Looked at both citations and all, including the hooks. ALT1 is more interesting than ALT0 (Although both are in their own way), so I'm choosing that. However, Earwig's Copyvio Detector shows a 84.5% chance of similarly with the UK Human Rights Blog. Check here for reference and see where you can make the edits to avoid plagiarism issues. Ominae (talk) 02:40, 16 March 2021 (UTC)Reply
@Ominae: Thanks for your review. I've looked at the plagiarism detector, but the match appears to be because of the block quotes that are used in the article, which highlight the important parts of what the judges thought and are taken from the judgments (and cited as such). I'd looked at other Wikipedia pages on law cases, and they've also seem to make use of block quotes. The article also uses and cites the Human Rights Blog in the 'Significance' section. In light of this, would keeping the article in its current state be acceptable? Bibliopole5795 (talk) 00:39, 17 March 2021 (UTC)Reply
I have added the missing quotes identified by the copyvio detector and added a "citation needed". I think you ask a lot of the reviewer to not identify the specific clause you use to back up your hooks. I didnt intend to do a review but it took a while to unpick.

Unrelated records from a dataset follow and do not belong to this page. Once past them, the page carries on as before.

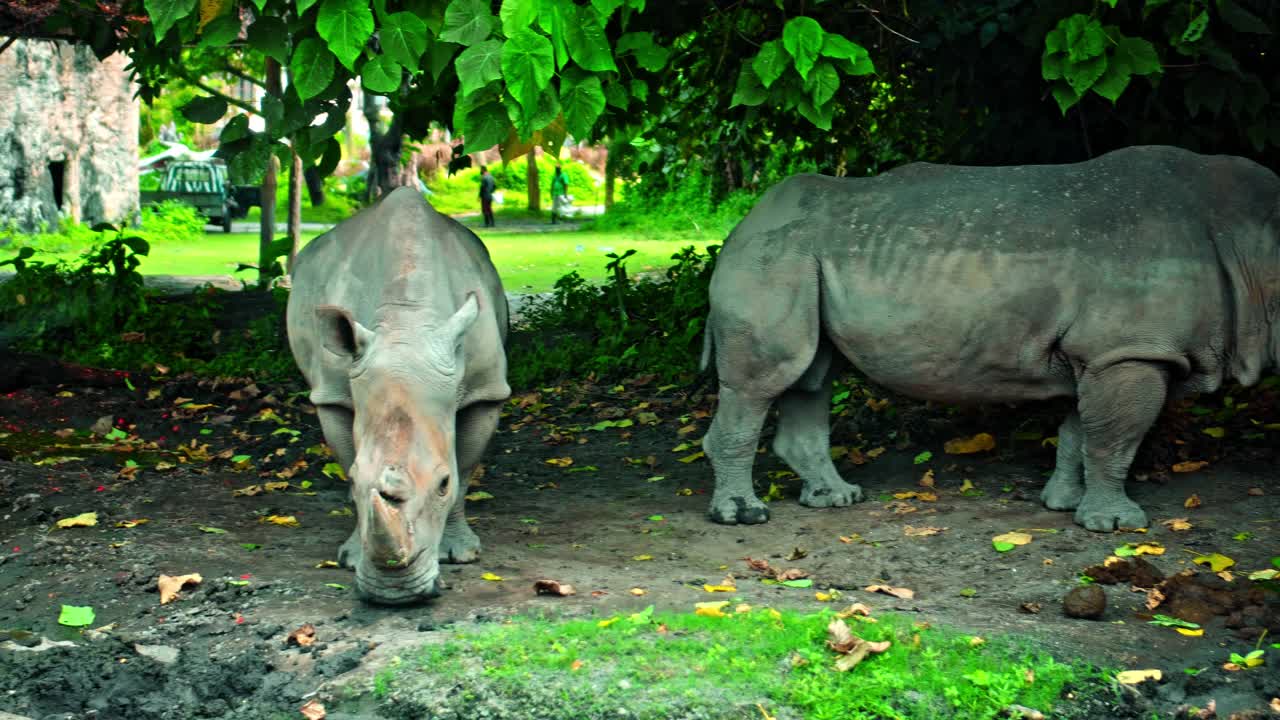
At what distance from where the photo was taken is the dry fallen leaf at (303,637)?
541cm

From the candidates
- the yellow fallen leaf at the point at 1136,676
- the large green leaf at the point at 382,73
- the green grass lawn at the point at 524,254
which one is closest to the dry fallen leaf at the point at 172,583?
the large green leaf at the point at 382,73

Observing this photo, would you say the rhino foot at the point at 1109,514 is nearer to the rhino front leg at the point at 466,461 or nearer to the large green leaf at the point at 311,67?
the rhino front leg at the point at 466,461

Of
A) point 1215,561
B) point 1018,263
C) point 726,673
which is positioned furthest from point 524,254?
point 726,673

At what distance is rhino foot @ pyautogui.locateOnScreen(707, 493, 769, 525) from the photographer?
7480mm

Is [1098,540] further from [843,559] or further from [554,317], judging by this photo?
[554,317]

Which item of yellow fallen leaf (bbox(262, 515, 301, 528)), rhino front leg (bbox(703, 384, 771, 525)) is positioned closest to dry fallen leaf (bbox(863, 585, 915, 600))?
rhino front leg (bbox(703, 384, 771, 525))

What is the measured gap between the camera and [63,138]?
1005 inches

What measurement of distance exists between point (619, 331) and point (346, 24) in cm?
620

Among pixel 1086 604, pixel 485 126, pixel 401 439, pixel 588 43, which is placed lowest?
pixel 1086 604

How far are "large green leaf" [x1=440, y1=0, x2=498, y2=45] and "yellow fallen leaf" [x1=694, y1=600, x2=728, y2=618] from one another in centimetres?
232

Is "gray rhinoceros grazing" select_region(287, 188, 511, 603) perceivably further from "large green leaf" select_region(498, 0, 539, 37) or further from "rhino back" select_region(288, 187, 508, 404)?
"large green leaf" select_region(498, 0, 539, 37)

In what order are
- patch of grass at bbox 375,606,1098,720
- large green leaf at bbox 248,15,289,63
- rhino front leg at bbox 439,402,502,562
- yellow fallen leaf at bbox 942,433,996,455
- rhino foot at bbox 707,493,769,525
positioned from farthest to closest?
yellow fallen leaf at bbox 942,433,996,455 → rhino foot at bbox 707,493,769,525 → rhino front leg at bbox 439,402,502,562 → large green leaf at bbox 248,15,289,63 → patch of grass at bbox 375,606,1098,720

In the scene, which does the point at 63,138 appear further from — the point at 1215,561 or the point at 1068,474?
the point at 1215,561

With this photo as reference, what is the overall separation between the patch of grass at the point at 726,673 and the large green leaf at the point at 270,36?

I have just read the entire judgement and I cannot see the place where they specifically and unilaterally agree on a duty of care to the public. In fact there are clauses that specifically warn against this. If you add "generally" to the first hook then its a goer as I have added a ref to where I think this is true. The citation needed has to be taken care of and as the DYKadvice says "strongly suggest" that a source is provided next time. ALT1 IMO doesnt explain the context of the blog comment quoted or the law that is being clarified, but it is a correct quote. I would suggest that the main hook could be ticked if you agree with my evaluation. Victuallers (talk) 14:43, 31 March 2021 (UTC) ALT2 would need some else to tick Victuallers (talk) 15:27, 31 March 2021 (UTC)Reply
@Victuallers: I've just had a re-read through of the judgment myself and I agree with what you said. I've re-wrote the first hook as ALT-3 to better fit what the judges actually said, in line with the quote you provided in the ref. As for ALT 2, I actually really like it and I think it might be better than what I originally wrote? I'd be happy to wait for another assessment to figure out which hook to use. Bibliopole5795 (talk) 01:05, 2 April 2021 (UTC)Reply
Alt1 is OK and Alt3 is better, but the nominator likes Alt2. Can someone review Alt2 please?